■ **Source extract**:

____________________

I don't believe there is anything wrong with using LASSO for variable selection and then using OLS. From "Elements of Statistical Learning" (pg. 91)

...the lasso shrinkage causes the estimates of the non-zero coefficients to be biased towards zero and in general they are not consistent [Added Note: This means that, as the sample size grows, the coefficient estimates do not converge]. One approach for reducing this bias is to run the lasso to identify the set of non-zero coefficients, and then fit an un-restricted linear model to the selected set of features. This is not always feasible, if the selected set is large. Alternatively, one can use the lasso to select the set of non-zero predictors, and then apply the lasso again, but using only the selected predictors from the first step. This is known as the relaxed lasso (Meinshausen, 2007). The idea is to use cross-validation to estimate the initial penalty parameter for the lasso, and then again for a second penalty parameter applied to the selected set of predictors. Since the variables in the second step have less "competition" from noise variables, cross-validation will tend to pick a smaller value for $\lambda$ [the penalty parameter], and hence their coefficients will be shrunken less than those in the initial estimate.

Another reasonable approach similar in spirit to the relaxed lasso, would be to use lasso once (or several times in tandem) to identify a group of candidate predictor variables. Then use best subsets regression to select the best predictor variables to consider (also see "Elements of Statistical Learning" for this). For this to work, you would need to refine the group of candidate predictors down to around 35, which won't always be feasible. You can use cross-validation or AIC as a criterion to prevent over-fitting.

____________________

■ **Exercise data**:
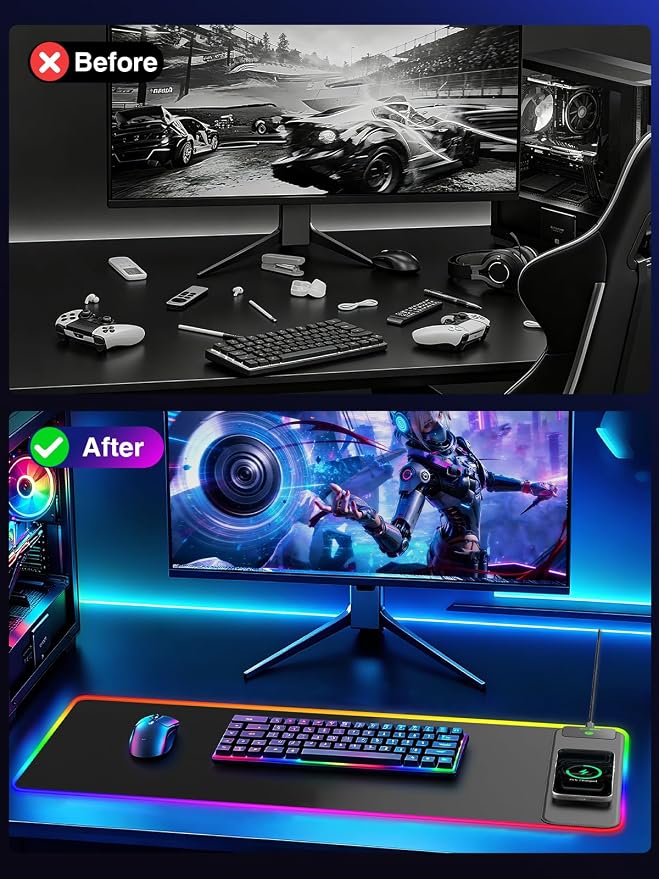 Wireless Charging Mouse Pad Gaming, 31.5"x11.8" Large Desk Mat, Waterproof | RGB Mousepad, Smooth Glide, Stitched Edge, Non-Slip Rubber Base, Desk Pad Computer Keyboard Mat, No Adapter - Image 7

____________________

■ **Task goal**: Rewrite the part of the passage on LASSO variable selection that opens with the words "Another reasonable approach" and closes with "to prevent over-fitting.", renaming "best subsets regression" to "all-subsets regression". Work only from the passage on LASSO variable selection.

■ **Written reply**:
Another reasonable approach similar in spirit to the relaxed lasso, would be to use lasso once (or several times in tandem) to identify a group of candidate predictor variables. Then use all-subsets regression to select the best predictor variables to consider (also see "Elements of Statistical Learning" for this). For this to work, you would need to refine the group of candidate predictors down to around 35, which won't always be feasible. You can use cross-validation or AIC as a criterion to prevent over-fitting.